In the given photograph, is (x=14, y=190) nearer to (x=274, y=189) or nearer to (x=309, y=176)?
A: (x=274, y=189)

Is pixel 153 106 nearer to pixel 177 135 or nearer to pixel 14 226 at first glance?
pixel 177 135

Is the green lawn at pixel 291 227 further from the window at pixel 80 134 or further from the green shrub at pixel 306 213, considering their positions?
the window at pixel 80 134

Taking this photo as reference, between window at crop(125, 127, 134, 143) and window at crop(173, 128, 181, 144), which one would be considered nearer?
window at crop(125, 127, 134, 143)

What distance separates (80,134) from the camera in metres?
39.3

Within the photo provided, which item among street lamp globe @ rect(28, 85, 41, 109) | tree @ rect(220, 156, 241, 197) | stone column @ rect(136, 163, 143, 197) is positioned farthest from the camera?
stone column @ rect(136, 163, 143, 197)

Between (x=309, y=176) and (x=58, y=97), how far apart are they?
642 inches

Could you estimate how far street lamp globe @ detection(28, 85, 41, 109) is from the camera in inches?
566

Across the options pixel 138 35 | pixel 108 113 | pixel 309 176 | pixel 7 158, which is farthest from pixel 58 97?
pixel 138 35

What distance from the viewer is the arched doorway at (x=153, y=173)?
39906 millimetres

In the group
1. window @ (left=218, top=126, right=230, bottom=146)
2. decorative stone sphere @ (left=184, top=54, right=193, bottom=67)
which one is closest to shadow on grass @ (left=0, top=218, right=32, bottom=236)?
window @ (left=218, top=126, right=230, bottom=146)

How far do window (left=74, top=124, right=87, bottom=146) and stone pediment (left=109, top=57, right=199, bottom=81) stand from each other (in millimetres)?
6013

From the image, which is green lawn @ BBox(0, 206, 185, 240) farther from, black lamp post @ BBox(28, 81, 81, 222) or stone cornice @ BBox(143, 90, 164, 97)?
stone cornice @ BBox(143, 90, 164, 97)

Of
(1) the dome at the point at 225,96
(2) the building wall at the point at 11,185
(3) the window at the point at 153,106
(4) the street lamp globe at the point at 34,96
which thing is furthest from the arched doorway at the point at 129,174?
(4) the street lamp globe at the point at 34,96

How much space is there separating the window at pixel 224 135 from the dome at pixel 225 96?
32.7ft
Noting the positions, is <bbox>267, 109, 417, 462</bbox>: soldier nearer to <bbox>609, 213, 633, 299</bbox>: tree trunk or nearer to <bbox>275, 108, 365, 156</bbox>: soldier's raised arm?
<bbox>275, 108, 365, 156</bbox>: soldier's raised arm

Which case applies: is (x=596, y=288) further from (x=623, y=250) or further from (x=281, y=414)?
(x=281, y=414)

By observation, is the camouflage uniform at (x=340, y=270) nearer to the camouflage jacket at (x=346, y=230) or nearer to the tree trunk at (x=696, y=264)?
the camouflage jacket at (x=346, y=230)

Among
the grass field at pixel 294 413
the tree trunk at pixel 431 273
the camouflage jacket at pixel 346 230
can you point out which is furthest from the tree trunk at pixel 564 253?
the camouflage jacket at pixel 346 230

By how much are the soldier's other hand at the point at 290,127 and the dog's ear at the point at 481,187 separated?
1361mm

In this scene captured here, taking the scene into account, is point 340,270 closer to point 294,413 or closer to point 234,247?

========

— EXERCISE —
Could you reproduce, word for word, the stretch of entries from the line containing "Within the photo" through the line containing "39906 millimetres", with both of those lines included?

— FINAL RESULT —
Within the photo provided, which item among street lamp globe @ rect(28, 85, 41, 109) | tree @ rect(220, 156, 241, 197) | stone column @ rect(136, 163, 143, 197) is positioned farthest from the camera?
stone column @ rect(136, 163, 143, 197)

Between (x=309, y=176) and (x=58, y=97), how far apart are they?
642 inches

Could you estimate how far street lamp globe @ detection(28, 85, 41, 109) is from the camera in inches?
566

Across the options pixel 138 35 | pixel 108 113 | pixel 309 176 | pixel 7 158, which is farthest from pixel 58 97?
pixel 138 35

What distance from the viewer is the arched doorway at (x=153, y=173)?
39906 millimetres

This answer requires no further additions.